Хестер не стала переодеваться: траурное платье, сшитое из черного льна, отличалось простым покроем и хорошо на ней сидело – маме наверняка бы понравилось. Вид у Хестер в этом платье был совсем взрослый, правда, оно порядком помялось. Из-за жары она время от времени подбирала волосы и закалывала их на макушке, но непослушные пряди то и дело выбивались из пучка и падали ей на лицо и шею, пока она в конце концов не плюнула и не распустила их совсем. Пот крупными бисеринами выступил у нее на верхней губе, отчего кожа казалась гладкой и блестела, как стекло.

– Хочешь прогуляться? – спросила она меня.

– Конечно, – ответил я.

– Хочешь, мы с Ноем пойдем с вами? – спросил Саймон.

– Не надо, – сказала Хестер.

Во многих домах на Центральной улице до сих пор горели лампочки над входными дверями; хозяйских собак еще не забрали в дом, и они лаяли при нашем приближении; однако мальчишек, что недавно играли с фонариками, уже позвали домой. С тротуара поднимались волны теплого воздуха – у нас в Грейвсенде в теплые вечера жару первым делом ощущаешь промежностью.
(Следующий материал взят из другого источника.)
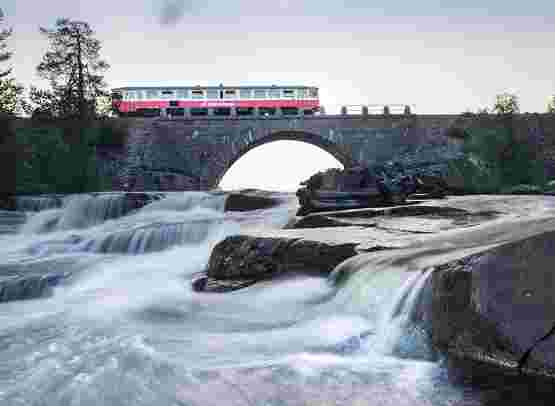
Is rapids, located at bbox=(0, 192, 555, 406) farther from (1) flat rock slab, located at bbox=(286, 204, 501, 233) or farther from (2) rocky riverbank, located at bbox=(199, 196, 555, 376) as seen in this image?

Хестер взяла меня за руку, и мы медленно побрели вдоль по улице.

– Я сегодня второй раз в жизни вижу тебя в платье, – признался я.

– Знаю, – ответила Хестер.

Ночь выдалась особенно темной – облачной и беззвездной; месяц проступал сквозь дымку тусклым обломком.
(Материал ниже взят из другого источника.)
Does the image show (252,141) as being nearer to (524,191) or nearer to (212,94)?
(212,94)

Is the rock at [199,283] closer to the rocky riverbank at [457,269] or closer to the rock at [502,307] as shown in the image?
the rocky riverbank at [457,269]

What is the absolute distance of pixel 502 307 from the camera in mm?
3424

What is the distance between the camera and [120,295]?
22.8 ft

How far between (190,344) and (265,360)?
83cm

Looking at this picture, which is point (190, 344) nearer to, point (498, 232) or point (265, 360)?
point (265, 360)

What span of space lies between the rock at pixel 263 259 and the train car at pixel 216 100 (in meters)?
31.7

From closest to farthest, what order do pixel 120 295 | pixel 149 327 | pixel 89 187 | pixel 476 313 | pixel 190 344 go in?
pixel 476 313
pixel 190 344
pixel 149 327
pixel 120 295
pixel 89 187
– Ты только не забывай, – сказала она, – что твоему другу Оуэну сейчас еще хуже, чем тебе.

– Знаю, – ответил я, ощутив при этом немалый прилив ревности – во многом оттого, что Хестер тоже думала об Оуэне.

Дойдя до грейвсендской гостиницы, мы свернули с Центральной; я поколебался, прежде чем пересечь Пайн-стрит, но Хестер, судя по всему, знала дорогу – ее рука настойчиво тянула меня вперед. Когда мы дошли до Линден-стрит и двинулись вдоль темного здания средней школы, нам обоим уже было ясно, куда мы идем. На школьной стоянке виднелась полицейская машина – чтобы удобнее выслеживать хулиганов, подумал я, или чтобы помешать школьникам использовать стоянку и игровые площадки для недозволенных занятий.

Мы слышали звук мотора, слишком низкий и хриплый для патрульной машины, а когда здание школы осталось у нас за спиной, урчание сделалось громче. Вряд ли для работы кладбища нужен мотор, однако звук доносился именно оттуда. Сегодня мне кажется, что я потому хотел посмотреть тогда на мамину могилу, что знал, как она ненавидит темноту; думаю, я хотел убедиться, что даже на кладбище ночью пробивается хоть какой-то свет.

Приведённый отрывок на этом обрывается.